Toolset for sending emails

Blue arrows can be implemented using SMTP variations.

PHPMailer is a code library to send (transport) emails safely and easily via PHP code from a web server (MUA to the MSA server).

Sending emails directly by PHP code requires a high-level familiarity to SMTP protocol standards and related issues (such as Carriage return) and vulnerabilities about email injection for spamming. Since 2001 PHPMailer has become one of the most popular solutions for these matters on PHP.

==Features==
Partial list of features:
- Plain text, HTML and multipart batched files
- SSL and TLS (Secure Sockets Layer and Transport Layer Security)
- SMTP, Qmail, POP3
- Debugging system
- PHP sendmail and mail methods
- IDN
- DKIM

==History==
- PHPMailer was originally written in 2001 by Brent R. Matzelle as a SourceForge project.
- Andy Prevost (codeworxtech) took over the project in 2007.
- Became an Apache incubator project on Google Code in 2010, managed by Jim Jagielski.
- Marcus Bointon (coolbru on sourceforge) contributed to the project and joined as an admin in July 2012.
- Marcus created his fork on GitHub.
- Jim and Marcus decide to join forces and use GitHub as the canonical and official repo for PHPMailer.
- PHPMailer moved to the PHPMailer organization on GitHub.
- Late 2016, a serious security flaw was discovered in PHPMailer, that had to be patched twice.

==Popularity==
Worx International Inc claimed in 2009 that: "PHPMailer continues to be the world's most popular transport class, with an estimated 9 million [⁠message user agents⁠] worldwide. Downloads continue at a significant pace daily."

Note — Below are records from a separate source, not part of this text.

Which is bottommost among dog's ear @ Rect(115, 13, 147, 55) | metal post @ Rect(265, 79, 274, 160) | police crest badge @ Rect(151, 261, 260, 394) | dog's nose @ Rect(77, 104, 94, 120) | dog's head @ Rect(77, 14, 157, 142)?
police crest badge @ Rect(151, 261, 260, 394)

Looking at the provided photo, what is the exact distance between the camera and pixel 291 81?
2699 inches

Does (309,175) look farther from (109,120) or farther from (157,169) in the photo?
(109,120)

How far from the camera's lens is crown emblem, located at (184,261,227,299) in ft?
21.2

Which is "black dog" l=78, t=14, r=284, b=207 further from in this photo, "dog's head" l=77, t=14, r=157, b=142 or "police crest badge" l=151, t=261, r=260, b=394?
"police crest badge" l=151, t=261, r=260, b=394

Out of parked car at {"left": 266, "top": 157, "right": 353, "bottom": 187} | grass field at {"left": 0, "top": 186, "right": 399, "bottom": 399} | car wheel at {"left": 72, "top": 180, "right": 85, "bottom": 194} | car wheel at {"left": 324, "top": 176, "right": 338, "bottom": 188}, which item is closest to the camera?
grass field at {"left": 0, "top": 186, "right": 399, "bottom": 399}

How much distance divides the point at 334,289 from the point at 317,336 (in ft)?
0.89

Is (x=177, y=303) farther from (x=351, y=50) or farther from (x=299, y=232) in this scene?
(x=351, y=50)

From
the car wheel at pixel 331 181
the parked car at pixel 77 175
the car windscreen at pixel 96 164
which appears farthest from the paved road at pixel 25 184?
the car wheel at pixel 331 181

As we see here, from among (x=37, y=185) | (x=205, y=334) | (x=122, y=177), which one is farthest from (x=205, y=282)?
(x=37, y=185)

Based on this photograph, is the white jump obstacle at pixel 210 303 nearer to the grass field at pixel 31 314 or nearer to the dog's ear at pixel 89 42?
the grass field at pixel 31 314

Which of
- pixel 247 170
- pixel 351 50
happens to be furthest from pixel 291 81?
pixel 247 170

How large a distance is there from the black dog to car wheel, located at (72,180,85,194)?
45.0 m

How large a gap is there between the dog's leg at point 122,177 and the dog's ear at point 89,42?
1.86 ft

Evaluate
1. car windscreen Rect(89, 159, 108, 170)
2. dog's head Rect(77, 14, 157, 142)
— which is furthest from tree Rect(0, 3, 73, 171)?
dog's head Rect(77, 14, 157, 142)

PHPMailer sends an SMTP extension command with the sent emails as below which can be used to get the usage report of PHPMailer on the ESPs (Email Service Providers):
X-Mailer: PHPMailer 5.2.13 (https://github.com/PHPMailer/PHPMailer)
This SMTP header may differ for different versions of PHPMailer, and can also be suppressed or modified by PHP code. It also comes with Integrated SMTP support which means you can send emails without a local mail server.